Kirk Harvey était loin d’être le metteur en scène déjanté et insupportable de ces deux dernières semaines. Pourquoi alors avoir endossé ce rôle ? Pourquoi cette pièce sans queue ni tête ? Pourquoi ces extravagances ? Comme je lui posais la question, il me répondit, comme si c’était une évidence :
— Mais pour exister, Rosenberg ! Pour exister ! Pour attirer l’attention ! Pour qu’on me regarde enfin ! Je me suis dit que je ne trouverais jamais la solution à cette enquête. J’étais au fond du trou. Vivant dans une caravane, sans famille, sans amis. N’impressionnant que des acteurs désespérés en leur faisant miroiter une gloire qui ne viendrait jamais. Qu’allais-je devenir ? Quand Stephanie Mailer est venue me voir à Los Angeles en juin, j’ai eu l’espoir de terminer ma pièce. Je lui ai raconté tout ce que je savais, pensant qu’elle ferait de même.
— Stephanie savait donc que c’était Meghan Padalin qui était visée ?
— Oui. Ça, c’est moi qui le lui ai révélé.
— Alors, que savait-elle ?
— Je l’ignore. Quand elle a compris que je ne connaissais pas le coupable, elle a voulu repartir aussitôt. Elle m’a dit : « Je n’ai pas de temps à perdre. » J’ai exigé d’elle qu’elle partage au moins les informations en sa possession, mais elle a refusé. Nous avons eu une petite dispute au Beluga Bar . En voulant la retenir j’ai attrapé son sac qui s’est vidé par terre. Ses documents d’enquête, son briquet, son porte-clés avec cette grosse boule jaune ridicule. Je l’ai aidée à ramasser ses affaires, essayant d’en profiter pour lire ses notes. Mais sans succès. Et puis, tu es venu à ton tour, gentil Rosenberg. J’avais d’abord l’intention de ne rien te révéler : je n’allais pas me faire avoir deux fois. Et puis je me suis dit que c’était peut-être ma dernière chance de retourner à Orphea et jouer en ouverture du festival.
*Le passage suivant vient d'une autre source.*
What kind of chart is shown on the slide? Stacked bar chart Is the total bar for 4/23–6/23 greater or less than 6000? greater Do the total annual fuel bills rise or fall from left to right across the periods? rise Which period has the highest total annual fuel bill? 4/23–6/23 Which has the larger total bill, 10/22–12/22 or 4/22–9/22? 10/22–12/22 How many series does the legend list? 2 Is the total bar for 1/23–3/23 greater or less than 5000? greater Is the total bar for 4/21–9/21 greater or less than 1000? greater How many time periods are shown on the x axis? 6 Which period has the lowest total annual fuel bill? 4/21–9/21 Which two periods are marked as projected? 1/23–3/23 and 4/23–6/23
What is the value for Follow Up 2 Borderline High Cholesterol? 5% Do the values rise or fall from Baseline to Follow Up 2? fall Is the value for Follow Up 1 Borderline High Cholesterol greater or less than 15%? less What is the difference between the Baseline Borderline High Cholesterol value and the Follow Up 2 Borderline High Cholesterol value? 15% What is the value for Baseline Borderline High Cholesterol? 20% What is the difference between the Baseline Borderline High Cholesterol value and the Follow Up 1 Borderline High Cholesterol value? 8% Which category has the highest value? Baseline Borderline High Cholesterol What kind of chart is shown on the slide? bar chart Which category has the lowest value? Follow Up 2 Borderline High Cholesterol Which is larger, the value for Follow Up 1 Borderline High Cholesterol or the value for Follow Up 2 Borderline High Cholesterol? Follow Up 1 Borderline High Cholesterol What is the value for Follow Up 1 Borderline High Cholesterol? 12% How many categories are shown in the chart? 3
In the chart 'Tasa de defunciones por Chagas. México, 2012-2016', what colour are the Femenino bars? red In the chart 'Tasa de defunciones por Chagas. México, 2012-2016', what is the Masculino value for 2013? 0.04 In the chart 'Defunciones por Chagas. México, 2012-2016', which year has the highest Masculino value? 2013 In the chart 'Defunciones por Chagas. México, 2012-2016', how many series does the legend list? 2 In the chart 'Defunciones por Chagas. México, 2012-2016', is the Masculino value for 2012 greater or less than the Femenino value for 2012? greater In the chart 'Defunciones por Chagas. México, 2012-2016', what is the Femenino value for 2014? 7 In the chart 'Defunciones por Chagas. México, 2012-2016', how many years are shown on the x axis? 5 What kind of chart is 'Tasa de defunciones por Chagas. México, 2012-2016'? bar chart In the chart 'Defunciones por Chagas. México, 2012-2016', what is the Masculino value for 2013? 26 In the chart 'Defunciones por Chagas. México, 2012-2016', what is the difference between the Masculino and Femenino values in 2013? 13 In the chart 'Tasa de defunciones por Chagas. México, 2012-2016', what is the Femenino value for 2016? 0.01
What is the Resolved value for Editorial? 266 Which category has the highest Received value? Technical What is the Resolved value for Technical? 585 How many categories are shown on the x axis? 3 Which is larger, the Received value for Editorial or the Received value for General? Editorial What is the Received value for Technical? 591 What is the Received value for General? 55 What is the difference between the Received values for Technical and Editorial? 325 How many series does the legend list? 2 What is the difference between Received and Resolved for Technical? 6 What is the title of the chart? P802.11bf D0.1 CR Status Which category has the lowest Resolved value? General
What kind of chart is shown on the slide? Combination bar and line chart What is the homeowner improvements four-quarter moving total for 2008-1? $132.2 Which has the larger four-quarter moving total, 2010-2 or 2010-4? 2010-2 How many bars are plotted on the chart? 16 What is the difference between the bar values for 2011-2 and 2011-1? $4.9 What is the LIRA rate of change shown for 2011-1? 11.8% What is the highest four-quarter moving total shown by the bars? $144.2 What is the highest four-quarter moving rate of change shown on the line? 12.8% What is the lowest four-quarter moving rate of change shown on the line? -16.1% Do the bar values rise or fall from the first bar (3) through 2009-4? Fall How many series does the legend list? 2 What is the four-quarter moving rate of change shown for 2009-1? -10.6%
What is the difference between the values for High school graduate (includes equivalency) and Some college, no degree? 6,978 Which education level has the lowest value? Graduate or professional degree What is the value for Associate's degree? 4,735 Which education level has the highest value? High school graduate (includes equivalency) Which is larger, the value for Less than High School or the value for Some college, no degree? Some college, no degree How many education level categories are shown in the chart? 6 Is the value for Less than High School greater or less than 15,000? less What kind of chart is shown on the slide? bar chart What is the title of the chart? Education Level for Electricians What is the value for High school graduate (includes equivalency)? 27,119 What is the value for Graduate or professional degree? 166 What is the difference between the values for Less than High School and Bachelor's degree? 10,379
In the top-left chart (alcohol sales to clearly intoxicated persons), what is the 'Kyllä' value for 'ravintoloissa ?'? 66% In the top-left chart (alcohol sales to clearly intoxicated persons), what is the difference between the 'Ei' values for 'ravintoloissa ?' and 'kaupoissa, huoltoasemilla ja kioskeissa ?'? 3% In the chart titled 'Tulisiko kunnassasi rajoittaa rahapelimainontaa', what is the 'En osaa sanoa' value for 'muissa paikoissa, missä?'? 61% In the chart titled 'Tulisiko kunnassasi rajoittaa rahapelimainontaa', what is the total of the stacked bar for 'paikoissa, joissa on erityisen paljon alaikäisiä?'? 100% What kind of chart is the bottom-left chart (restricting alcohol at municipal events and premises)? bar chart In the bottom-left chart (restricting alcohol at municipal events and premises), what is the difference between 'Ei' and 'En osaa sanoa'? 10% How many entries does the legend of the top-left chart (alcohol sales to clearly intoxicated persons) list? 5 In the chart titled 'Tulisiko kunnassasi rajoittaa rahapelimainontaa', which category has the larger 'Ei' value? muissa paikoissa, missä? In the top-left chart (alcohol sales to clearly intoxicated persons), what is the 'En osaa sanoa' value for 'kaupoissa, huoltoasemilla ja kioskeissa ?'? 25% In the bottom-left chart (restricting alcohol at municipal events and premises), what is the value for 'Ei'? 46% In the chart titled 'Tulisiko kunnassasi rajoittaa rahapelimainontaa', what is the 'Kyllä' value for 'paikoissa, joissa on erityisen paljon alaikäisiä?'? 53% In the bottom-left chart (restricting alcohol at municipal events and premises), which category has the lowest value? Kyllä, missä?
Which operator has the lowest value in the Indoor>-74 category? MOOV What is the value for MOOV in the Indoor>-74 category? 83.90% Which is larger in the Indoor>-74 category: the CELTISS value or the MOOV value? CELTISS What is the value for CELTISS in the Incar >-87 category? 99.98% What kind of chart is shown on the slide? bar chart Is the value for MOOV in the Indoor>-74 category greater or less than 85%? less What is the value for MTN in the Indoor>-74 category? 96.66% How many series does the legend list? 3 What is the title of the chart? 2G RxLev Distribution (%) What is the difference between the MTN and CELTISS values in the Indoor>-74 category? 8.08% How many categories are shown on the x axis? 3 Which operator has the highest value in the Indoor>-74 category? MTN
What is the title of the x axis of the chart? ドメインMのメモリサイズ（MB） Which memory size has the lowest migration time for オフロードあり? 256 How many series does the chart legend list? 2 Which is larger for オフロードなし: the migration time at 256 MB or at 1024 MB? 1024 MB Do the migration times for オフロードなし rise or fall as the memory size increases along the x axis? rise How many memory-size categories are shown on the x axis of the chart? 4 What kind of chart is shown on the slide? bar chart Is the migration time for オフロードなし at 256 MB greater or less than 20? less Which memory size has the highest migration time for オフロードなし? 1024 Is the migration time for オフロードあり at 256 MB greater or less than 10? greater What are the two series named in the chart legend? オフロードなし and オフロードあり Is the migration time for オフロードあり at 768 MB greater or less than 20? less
— Sans véritable pièce de théâtre ?
— Je voulais juste mon quart d’heure de gloire. C’était tout ce qui comptait. Et je l’ai eu. Pendant deux semaines on a parlé de moi. J’étais le centre de l’attention, j’étais dans les journaux, j’ai dirigé des acteurs dont j’ai fait ce que j’ai voulu. J’ai mis le grand critique Ostrovski en slip et je l’ai fait hurler en latin, lui qui avait dit tant de mal de ma prestation en 1994. Puis j’ai fait pareil avec cette ordure de Gulliver, qui m’avait tant humilié en 1994. Il fallait le voir lui aussi, à moitié nu avec un carcajou empaillé entre les mains. Je me suis vengé, j’ai été respecté. J’ai vécu.
— Mais expliquez-moi, Kirk : la fin du spectacle, ce n’était que des pages blanches. Pourquoi ?
— Je n’étais pas inquiet. Je pensais que vous alliez trouver le coupable avant la première. Je comptais sur vous. Je me serais contenté d’annoncer son identité déjà connue et je me serais plaint de ce que vous ayez tout gâché.
— Mais nous ne l’avons pas retrouvé.
— J’avais donc prévu que Dakota reste en suspens, et j’aurais fait la Danse des morts encore. J’aurais humilié Ostrovski et Gulliver pendant des heures. Ça aurait même pu être une pièce sans fin, qui aurait duré jusqu’au milieu de la nuit. J’étais prêt à tout.
— Mais vous seriez passé pour un idiot, fit remarquer Anna.
— Pas autant que le maire Brown. Son festival serait tombé à l’eau, les gens auraient exigé le remboursement de leurs billets. Il aurait perdu la face, et sa réélection aurait été compromise.
— Donc tout ça c’était pour lui faire du tort ?
— Tout ça, c’était pour ne plus être seul. Parce qu’au fond, La Nuit noire , c’est ma solitude abyssale. Mais tout ce que j’ai réussi à faire, c’est nuire à des gens. Et maintenant, à cause de moi, cette merveilleuse jeune Dakota est entre la vie et la mort.
Il y eut un instant de silence. Je finis par dire à Kirk :
— Vous aviez raison sur toute la ligne. Nous avons retrouvé votre pièce de théâtre. Le maire Gordon la gardait dans un coffre à la banque. À l’intérieur, sous forme de code, est écrit le nom de Jeremiah Fold, l’homme mort à moto. Il y a donc bien un lien entre Jeremiah, le maire Gordon et Meghan Padalin. Vous aviez tout compris, Kirk. Vous aviez toutes les pièces du puzzle en main. À présent, il faut simplement les emboîter ensemble.
— Laissez-moi vous aider, supplia Kirk. Ce sera ma réparation.